* Begin *
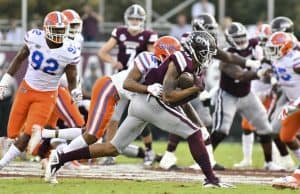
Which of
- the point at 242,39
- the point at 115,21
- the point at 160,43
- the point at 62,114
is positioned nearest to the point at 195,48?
the point at 160,43

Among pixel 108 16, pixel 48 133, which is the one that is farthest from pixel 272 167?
pixel 108 16

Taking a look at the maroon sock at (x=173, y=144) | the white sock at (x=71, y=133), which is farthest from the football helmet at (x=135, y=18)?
the white sock at (x=71, y=133)

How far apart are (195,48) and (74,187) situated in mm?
1839

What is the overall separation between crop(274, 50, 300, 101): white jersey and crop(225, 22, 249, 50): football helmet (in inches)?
34.6

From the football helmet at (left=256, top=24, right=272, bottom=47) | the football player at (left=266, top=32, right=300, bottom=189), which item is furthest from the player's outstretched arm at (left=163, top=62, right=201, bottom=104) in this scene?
the football helmet at (left=256, top=24, right=272, bottom=47)

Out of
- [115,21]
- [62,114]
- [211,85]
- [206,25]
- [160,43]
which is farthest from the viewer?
[115,21]

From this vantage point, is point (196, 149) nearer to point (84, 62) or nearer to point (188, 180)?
point (188, 180)

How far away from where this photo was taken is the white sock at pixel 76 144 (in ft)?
35.0

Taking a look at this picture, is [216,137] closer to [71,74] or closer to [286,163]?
[286,163]

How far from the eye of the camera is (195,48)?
10.3 metres

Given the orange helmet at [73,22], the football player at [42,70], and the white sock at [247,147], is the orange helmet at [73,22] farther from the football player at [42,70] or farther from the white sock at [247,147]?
the white sock at [247,147]

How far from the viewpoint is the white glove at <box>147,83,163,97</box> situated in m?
10.3

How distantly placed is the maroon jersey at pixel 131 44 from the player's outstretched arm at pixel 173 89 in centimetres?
* End *
INSTRUCTIONS FOR THE TASK: Duplicate the lines between the one containing "How far away" and the one containing "10.3 metres", inclusive.

EXERCISE RESPONSE:
How far away from where this photo was taken is the white sock at pixel 76 144 (in ft)?
35.0

Taking a look at this picture, is [216,137] closer to [71,74] or closer to [286,163]?
[286,163]

How far from the eye of the camera is (195,48)?
10.3 metres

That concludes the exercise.